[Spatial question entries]
* BEGIN *
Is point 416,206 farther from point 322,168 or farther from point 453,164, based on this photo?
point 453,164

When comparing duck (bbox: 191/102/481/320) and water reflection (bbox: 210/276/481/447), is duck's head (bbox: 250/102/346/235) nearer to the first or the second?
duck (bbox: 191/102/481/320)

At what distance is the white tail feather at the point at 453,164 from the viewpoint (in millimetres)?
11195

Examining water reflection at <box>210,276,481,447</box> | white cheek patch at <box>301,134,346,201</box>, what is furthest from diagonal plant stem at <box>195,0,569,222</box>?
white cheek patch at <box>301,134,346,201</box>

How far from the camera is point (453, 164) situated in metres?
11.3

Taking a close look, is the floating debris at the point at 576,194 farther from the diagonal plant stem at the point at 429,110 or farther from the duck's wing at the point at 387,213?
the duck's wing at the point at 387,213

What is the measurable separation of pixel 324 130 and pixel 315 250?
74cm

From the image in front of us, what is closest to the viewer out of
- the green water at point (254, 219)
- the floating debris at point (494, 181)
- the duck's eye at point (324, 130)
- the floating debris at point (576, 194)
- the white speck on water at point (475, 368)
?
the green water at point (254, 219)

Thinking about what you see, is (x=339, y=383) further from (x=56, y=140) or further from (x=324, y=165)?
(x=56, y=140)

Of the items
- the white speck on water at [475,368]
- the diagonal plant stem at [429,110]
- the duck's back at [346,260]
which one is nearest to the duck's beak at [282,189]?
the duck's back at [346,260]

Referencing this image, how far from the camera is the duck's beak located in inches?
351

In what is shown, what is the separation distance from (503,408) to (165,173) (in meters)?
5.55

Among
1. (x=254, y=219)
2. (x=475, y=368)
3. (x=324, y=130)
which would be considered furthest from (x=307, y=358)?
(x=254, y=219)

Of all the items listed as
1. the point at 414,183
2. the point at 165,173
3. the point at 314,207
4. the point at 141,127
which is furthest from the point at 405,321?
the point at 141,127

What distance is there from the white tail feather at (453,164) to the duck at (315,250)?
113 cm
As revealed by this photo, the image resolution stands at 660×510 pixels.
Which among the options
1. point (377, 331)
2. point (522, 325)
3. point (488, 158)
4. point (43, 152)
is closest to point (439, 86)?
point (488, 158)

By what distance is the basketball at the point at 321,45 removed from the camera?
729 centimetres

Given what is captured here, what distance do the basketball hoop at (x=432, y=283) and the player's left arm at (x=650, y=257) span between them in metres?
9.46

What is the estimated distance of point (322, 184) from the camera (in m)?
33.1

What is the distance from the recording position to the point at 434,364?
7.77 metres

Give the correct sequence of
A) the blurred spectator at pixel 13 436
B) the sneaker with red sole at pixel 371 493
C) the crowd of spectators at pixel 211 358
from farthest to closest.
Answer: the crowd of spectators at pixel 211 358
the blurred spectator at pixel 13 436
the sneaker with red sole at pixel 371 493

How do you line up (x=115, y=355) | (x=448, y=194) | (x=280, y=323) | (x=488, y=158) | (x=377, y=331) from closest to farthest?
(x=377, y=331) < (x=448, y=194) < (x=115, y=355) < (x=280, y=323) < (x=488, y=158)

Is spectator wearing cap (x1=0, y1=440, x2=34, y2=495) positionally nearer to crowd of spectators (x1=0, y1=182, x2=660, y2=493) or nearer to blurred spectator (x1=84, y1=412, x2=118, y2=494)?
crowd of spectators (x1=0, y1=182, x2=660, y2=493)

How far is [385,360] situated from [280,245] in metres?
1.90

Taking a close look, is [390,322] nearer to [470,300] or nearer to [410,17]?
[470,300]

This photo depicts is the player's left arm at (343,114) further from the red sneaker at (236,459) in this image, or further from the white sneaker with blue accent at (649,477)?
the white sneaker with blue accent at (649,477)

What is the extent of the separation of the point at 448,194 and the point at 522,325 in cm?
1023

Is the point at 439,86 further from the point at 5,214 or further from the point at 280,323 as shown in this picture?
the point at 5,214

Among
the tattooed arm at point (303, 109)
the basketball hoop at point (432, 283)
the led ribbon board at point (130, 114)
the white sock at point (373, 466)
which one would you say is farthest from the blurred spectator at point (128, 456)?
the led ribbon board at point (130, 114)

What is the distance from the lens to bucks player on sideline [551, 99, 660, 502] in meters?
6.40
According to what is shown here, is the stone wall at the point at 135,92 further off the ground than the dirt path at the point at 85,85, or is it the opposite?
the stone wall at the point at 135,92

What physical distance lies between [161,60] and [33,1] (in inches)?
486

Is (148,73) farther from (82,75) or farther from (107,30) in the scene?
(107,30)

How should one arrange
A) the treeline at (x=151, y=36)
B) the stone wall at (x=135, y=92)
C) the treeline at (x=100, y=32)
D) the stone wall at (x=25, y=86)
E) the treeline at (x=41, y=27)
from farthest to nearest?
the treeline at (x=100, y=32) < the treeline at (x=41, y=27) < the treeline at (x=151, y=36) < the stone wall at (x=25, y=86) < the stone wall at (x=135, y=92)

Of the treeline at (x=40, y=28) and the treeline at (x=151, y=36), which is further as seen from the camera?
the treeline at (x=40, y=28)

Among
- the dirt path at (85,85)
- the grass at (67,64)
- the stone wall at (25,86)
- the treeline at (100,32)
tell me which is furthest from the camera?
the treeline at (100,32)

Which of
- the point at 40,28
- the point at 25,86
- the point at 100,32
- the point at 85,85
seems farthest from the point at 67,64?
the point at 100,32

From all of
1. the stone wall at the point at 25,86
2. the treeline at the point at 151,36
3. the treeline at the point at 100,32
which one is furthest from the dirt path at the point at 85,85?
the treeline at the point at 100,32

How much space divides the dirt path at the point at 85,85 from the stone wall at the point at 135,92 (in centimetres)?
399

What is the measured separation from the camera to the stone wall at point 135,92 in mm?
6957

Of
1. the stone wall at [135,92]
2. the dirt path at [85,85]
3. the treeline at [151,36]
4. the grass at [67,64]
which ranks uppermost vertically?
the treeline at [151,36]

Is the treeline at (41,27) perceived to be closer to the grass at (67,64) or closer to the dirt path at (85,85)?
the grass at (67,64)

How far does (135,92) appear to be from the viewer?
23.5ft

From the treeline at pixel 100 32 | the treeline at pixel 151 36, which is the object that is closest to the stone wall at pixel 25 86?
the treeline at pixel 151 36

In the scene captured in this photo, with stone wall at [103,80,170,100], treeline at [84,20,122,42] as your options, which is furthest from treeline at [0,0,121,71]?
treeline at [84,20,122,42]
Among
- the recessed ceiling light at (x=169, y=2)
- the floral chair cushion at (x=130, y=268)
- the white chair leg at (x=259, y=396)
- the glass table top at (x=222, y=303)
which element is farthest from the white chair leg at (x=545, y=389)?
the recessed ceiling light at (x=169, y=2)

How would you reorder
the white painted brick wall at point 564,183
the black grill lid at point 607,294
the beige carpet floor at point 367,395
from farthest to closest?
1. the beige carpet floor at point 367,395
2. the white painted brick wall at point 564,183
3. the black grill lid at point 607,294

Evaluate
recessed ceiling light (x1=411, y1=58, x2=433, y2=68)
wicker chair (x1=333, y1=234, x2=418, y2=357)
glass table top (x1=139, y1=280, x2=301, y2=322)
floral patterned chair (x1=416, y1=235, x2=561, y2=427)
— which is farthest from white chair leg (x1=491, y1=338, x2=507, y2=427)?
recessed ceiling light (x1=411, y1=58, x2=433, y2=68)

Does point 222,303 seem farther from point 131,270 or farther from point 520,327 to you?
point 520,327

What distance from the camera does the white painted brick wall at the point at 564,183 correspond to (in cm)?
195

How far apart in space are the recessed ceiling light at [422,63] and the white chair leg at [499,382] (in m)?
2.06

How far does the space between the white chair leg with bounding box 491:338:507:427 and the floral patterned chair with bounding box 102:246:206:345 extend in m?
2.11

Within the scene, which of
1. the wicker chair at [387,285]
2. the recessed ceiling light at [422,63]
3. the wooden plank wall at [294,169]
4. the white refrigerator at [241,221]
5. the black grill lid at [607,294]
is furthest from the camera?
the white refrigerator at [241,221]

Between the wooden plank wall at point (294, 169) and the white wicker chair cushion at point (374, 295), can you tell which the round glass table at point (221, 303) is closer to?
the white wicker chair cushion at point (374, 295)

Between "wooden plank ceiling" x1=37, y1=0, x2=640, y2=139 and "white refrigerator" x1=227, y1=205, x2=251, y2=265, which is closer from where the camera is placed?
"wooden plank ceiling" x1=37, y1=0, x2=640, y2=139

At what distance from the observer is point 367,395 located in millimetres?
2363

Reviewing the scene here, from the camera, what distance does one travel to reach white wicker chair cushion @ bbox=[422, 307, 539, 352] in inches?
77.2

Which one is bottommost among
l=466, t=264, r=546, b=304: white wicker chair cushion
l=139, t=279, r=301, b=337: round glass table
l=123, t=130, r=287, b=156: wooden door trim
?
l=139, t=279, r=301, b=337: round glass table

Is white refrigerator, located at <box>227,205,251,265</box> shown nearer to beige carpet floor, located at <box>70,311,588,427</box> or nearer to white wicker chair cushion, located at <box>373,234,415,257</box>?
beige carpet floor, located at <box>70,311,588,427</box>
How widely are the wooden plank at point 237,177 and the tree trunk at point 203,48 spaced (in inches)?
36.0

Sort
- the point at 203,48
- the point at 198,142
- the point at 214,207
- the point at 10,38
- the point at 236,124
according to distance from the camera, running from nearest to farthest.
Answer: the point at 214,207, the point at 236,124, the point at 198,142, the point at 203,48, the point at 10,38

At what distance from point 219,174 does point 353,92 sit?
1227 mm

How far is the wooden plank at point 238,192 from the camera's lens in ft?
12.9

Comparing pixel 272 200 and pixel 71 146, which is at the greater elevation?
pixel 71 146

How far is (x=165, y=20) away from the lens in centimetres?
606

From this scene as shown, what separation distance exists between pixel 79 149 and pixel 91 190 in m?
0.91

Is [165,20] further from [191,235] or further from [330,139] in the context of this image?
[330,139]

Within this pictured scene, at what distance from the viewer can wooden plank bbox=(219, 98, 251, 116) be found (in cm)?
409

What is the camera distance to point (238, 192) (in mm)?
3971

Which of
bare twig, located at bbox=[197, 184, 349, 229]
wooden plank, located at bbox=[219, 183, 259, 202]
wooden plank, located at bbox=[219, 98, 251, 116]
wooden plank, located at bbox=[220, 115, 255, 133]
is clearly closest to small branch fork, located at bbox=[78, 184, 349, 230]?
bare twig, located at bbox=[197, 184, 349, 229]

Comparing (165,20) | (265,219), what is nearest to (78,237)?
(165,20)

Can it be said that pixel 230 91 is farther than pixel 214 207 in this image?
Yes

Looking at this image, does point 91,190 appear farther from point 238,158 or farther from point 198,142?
* END *
# [Given request]
Above are the records; copy exactly the lines from the one with "Which one is bottommost among" through the final line.

# [Exercise result]
Which one is bottommost among
l=466, t=264, r=546, b=304: white wicker chair cushion
l=139, t=279, r=301, b=337: round glass table
l=123, t=130, r=287, b=156: wooden door trim
?
l=139, t=279, r=301, b=337: round glass table

Is white refrigerator, located at <box>227,205,251,265</box> shown nearer to beige carpet floor, located at <box>70,311,588,427</box> or nearer to white wicker chair cushion, located at <box>373,234,415,257</box>?
beige carpet floor, located at <box>70,311,588,427</box>
How widely are the wooden plank at point 237,177 and the tree trunk at point 203,48 spaced (in inches)?
36.0

Sort
- the point at 203,48
- the point at 198,142
- the point at 214,207
- the point at 10,38
- the point at 236,124
according to distance from the camera, running from nearest to farthest.
Answer: the point at 214,207, the point at 236,124, the point at 198,142, the point at 203,48, the point at 10,38

At what distance from point 219,174 does point 353,92 sit?
1227 mm

How far is the wooden plank at point 238,192 from the camera's lens in ft?
12.9

Comparing pixel 272 200 and pixel 71 146, which is at the greater elevation?
pixel 71 146

How far is (x=165, y=20) away from the lens in centimetres?
606

From this scene as shown, what separation distance exists between pixel 79 149 and pixel 91 190 in m?
0.91

Is [165,20] further from [191,235] or further from [330,139] in the context of this image?
[330,139]

Within this pictured scene, at what distance from the viewer can wooden plank bbox=(219, 98, 251, 116) be found (in cm)?
409

What is the camera distance to point (238, 192) (in mm)?
3971

Which of
bare twig, located at bbox=[197, 184, 349, 229]
wooden plank, located at bbox=[219, 183, 259, 202]
wooden plank, located at bbox=[219, 98, 251, 116]
wooden plank, located at bbox=[220, 115, 255, 133]
is clearly closest to small branch fork, located at bbox=[78, 184, 349, 230]?
bare twig, located at bbox=[197, 184, 349, 229]

Comparing (165,20) | (265,219), what is nearest to (78,237)?
(165,20)

Can it be said that pixel 230 91 is farther than pixel 214 207 in this image?
Yes

Looking at this image, does point 91,190 appear farther from point 238,158 or farther from point 198,142?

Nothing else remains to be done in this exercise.